The first outcome of this work is the validation of an AI co-pilot specialized in the prediction and improvement of VRU criteria, based on GM’s proprietary crash data. This tool can be used, to start with, by safety engineering specialists as a way to accelerate their daily work, build better recommendations and simulations.

Initially used by VRU safety engineering specialists, the next phase is deploying the AI co-pilot earlier in the design phase: directly into the hands of designers working across disciplines. The goal:  to fluidify the end-to-end development chain and collapse the V-cycle, enabling a drastic speed-up in design iteration and a significant reduction in development effort.

'This collaboration is helping us structure and define a roadmap that will enable us to integrate these innovative methodologies effectively across our organization, ensuring we can fully leverage their capabilities to enhance efficiency in enfineering workflows, enabling faster exploration of design possibilities", said Simon Xu at General Motors.

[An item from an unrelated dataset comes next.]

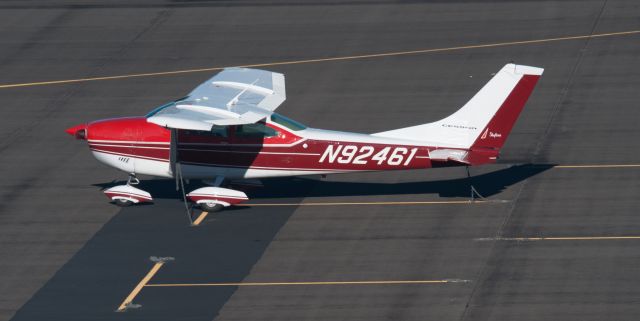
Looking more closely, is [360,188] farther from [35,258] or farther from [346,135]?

Redefining Roles in an AI-Augmented Workflow

What then will become the role of the crash simulation specialist, as routine work gets absorbed by AI co-pilots? Some of those specialists will focus on improving the AI models, which means building better data collections systems via simulation automation, training and designing better models, as well as supporting designers in collaborating with AI co-pilots. Others will take a more active role in the design process on an everyday basis, injecting quantitative and analytical views into the engineering practice.

“Through our collaboration with Neural Concept, we’ve been able to evaluate the significant value and high potential of AI-driven workflows, particularly in accelerating design processes and predictive modelling”, said Simon Xu, Tech Fellow for Vehicle Optimization and ML at General Motors.